Haass and the 'Real Danger' to the Security of the World
Someone like Haass only sees danger when domestic problems threaten to disrupt the status quo that he wants to protect.
Spencer Ackerman responds to some recent comments by Richard Haass:
Leave it to the president of the Council on Foreign Relations to have never before entertained the idea that the premiere danger to the world is the United States of America. Leave it to him, as well, to avoid the sense in which that's actually true—that is, the bloody, exploitative and destabilizing manner in which America has exercised its economic and military power during its rise from continental conqueror to hemispheric overlord to Cold War team captain to global hegemon. Instead, Haass means that it's dangerous for the world if America, wracked by fissures at home, no longer exercises that power.

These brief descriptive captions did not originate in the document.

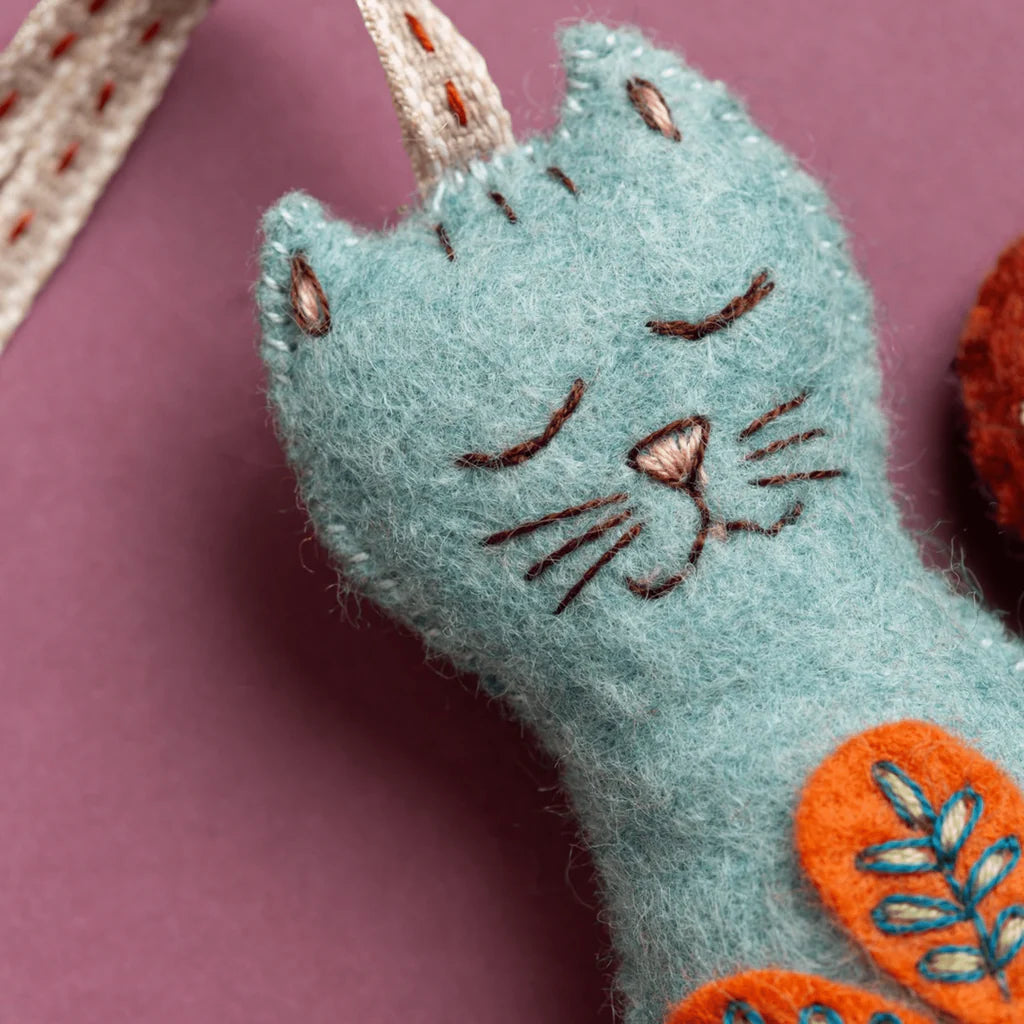 Corinne Lapierre Craft Kit - Folk Embroidered Cat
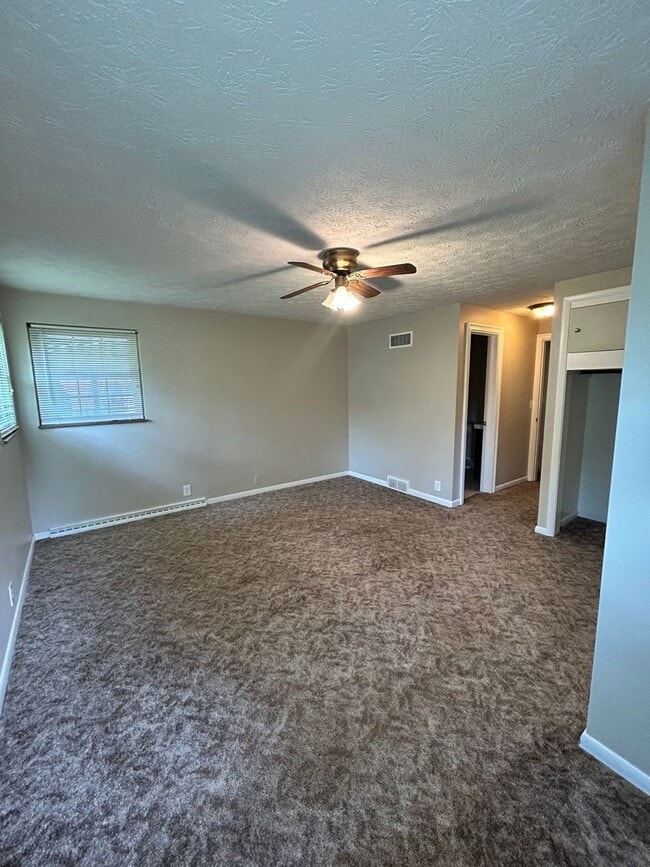 Building Photo - Three Bedroom, Single-Family Home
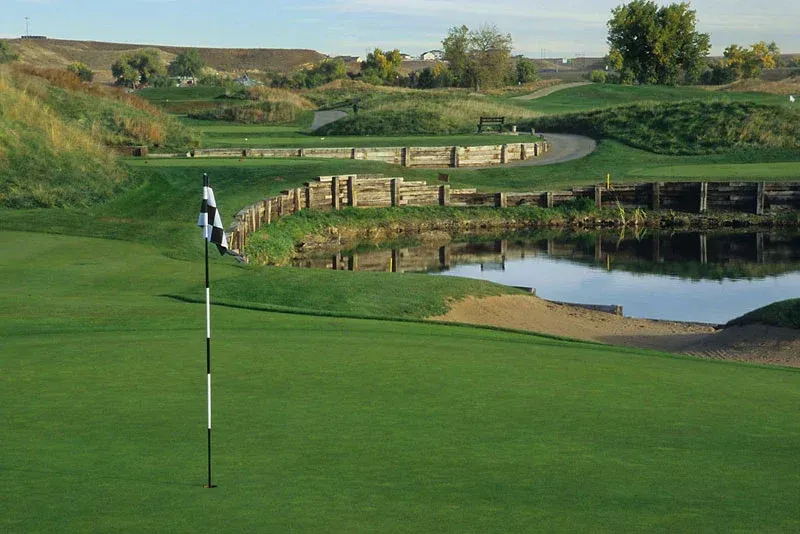 How long does it take to play 18 holes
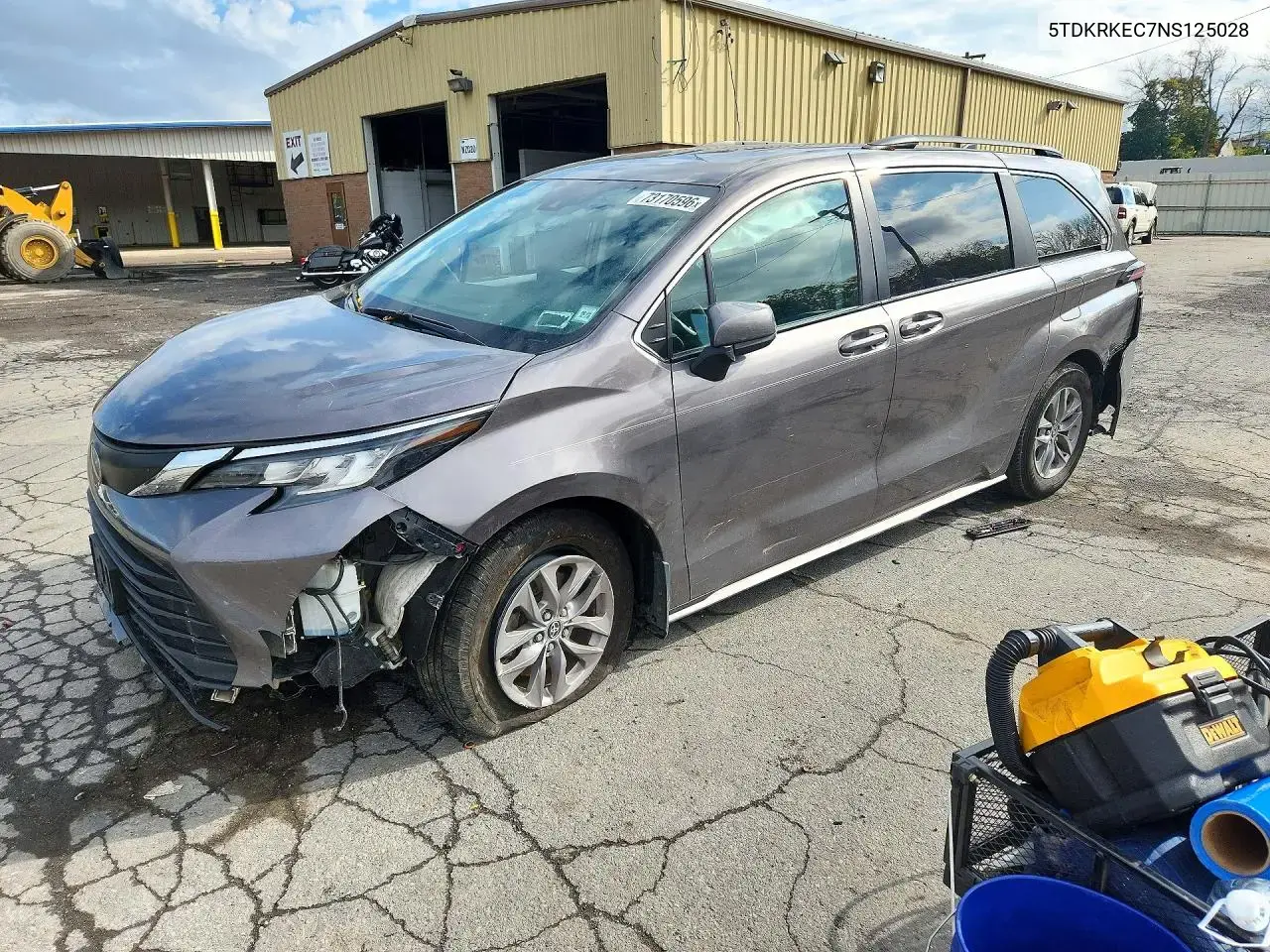 Toyota Sienna Le 2022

Haass likes to talk about America’s domestic problems mostly as obstacles to the maintenance of the foreign policy status quo. When he wrote a book about how “foreign policy begins at home” almost a decade ago, he was arguing that the U.S. needed to get its house in order as means of preserving its global “leadership.” This is how many people in the foreign policy establishment understand the relationship of domestic affairs and U.S. foreign policy: the former are supposed to serve and bolster the latter. Then they wonder how politicians gain traction by saying that domestic concerns should take priority.